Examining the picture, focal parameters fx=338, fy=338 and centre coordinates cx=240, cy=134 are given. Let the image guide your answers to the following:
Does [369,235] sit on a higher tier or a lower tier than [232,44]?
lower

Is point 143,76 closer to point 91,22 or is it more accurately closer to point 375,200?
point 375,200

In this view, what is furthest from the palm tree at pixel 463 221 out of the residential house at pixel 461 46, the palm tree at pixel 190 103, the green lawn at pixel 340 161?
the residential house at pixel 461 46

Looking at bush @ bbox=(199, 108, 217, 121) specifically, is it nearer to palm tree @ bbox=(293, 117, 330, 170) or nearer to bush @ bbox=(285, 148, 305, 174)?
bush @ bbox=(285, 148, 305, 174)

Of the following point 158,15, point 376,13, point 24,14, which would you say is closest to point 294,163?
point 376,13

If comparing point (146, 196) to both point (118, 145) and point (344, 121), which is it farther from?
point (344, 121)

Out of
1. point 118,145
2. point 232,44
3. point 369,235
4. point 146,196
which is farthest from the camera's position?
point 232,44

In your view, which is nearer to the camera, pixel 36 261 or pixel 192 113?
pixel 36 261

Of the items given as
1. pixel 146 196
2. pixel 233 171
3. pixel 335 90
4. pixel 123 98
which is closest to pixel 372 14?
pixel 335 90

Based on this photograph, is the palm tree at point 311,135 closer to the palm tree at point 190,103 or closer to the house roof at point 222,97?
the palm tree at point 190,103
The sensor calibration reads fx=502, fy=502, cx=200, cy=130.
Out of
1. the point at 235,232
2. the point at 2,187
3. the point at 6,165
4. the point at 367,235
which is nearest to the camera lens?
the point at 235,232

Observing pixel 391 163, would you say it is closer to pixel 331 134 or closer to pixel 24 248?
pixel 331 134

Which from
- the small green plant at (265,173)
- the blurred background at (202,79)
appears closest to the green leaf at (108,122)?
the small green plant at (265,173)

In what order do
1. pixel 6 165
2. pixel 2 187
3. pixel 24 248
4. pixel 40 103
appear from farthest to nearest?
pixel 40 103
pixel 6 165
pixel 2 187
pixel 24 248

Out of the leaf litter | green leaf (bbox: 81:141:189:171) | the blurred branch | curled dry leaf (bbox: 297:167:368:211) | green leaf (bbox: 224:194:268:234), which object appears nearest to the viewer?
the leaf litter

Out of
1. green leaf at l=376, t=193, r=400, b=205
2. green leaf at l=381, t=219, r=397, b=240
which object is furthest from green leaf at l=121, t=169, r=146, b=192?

__WRITTEN EXERCISE__:
Set down all of the data above, word for word.

__WRITTEN SOLUTION__:
Examining the picture, focal parameters fx=338, fy=338 and centre coordinates cx=240, cy=134 are given. Let the image guide your answers to the following:
Does [369,235] sit on a higher tier or a lower tier than [232,44]?
lower

Is point 143,76 closer to point 91,22 or is it more accurately closer to point 375,200?
point 375,200

In this view, what is furthest from the palm tree at pixel 463 221 out of the residential house at pixel 461 46, the palm tree at pixel 190 103, the green lawn at pixel 340 161?
the residential house at pixel 461 46

Looking at bush @ bbox=(199, 108, 217, 121) specifically, is it nearer to palm tree @ bbox=(293, 117, 330, 170) or nearer to bush @ bbox=(285, 148, 305, 174)?
bush @ bbox=(285, 148, 305, 174)

Of the following point 158,15, point 376,13, point 24,14, which would you say is closest to point 294,163?
point 376,13

If comparing point (146, 196) to both point (118, 145) and point (344, 121), which is it farther from?
point (344, 121)

Out of
1. point 118,145
2. point 232,44
3. point 369,235
4. point 146,196
which is farthest from the camera's position?
point 232,44

In your view, which is nearer to the camera, pixel 36 261 or pixel 192 113?
pixel 36 261

Of the items given as
1. pixel 146 196
2. pixel 233 171
3. pixel 335 90
4. pixel 123 98
which is closest to pixel 372 14?
pixel 335 90

Based on this photograph, is the palm tree at point 311,135 closer to the palm tree at point 190,103 or closer to the house roof at point 222,97?
the palm tree at point 190,103
The sensor calibration reads fx=502, fy=502, cx=200, cy=130.
Out of
1. the point at 235,232
2. the point at 2,187
3. the point at 6,165
4. the point at 367,235
which is nearest to the camera lens?
the point at 235,232

Observing pixel 391 163, would you say it is closer to pixel 331 134 or closer to pixel 24 248?
pixel 331 134

Which from
- the small green plant at (265,173)
- the blurred background at (202,79)
appears closest to the green leaf at (108,122)?
the small green plant at (265,173)

In what order do
1. pixel 6 165
2. pixel 2 187
3. pixel 24 248
4. pixel 40 103
appear from farthest to nearest?
pixel 40 103
pixel 6 165
pixel 2 187
pixel 24 248

Out of the leaf litter | green leaf (bbox: 81:141:189:171) | the blurred branch | curled dry leaf (bbox: 297:167:368:211) | green leaf (bbox: 224:194:268:234), which object appears nearest to the viewer?
the leaf litter

Out of
1. green leaf at l=376, t=193, r=400, b=205
2. green leaf at l=381, t=219, r=397, b=240
which object is furthest from green leaf at l=121, t=169, r=146, b=192?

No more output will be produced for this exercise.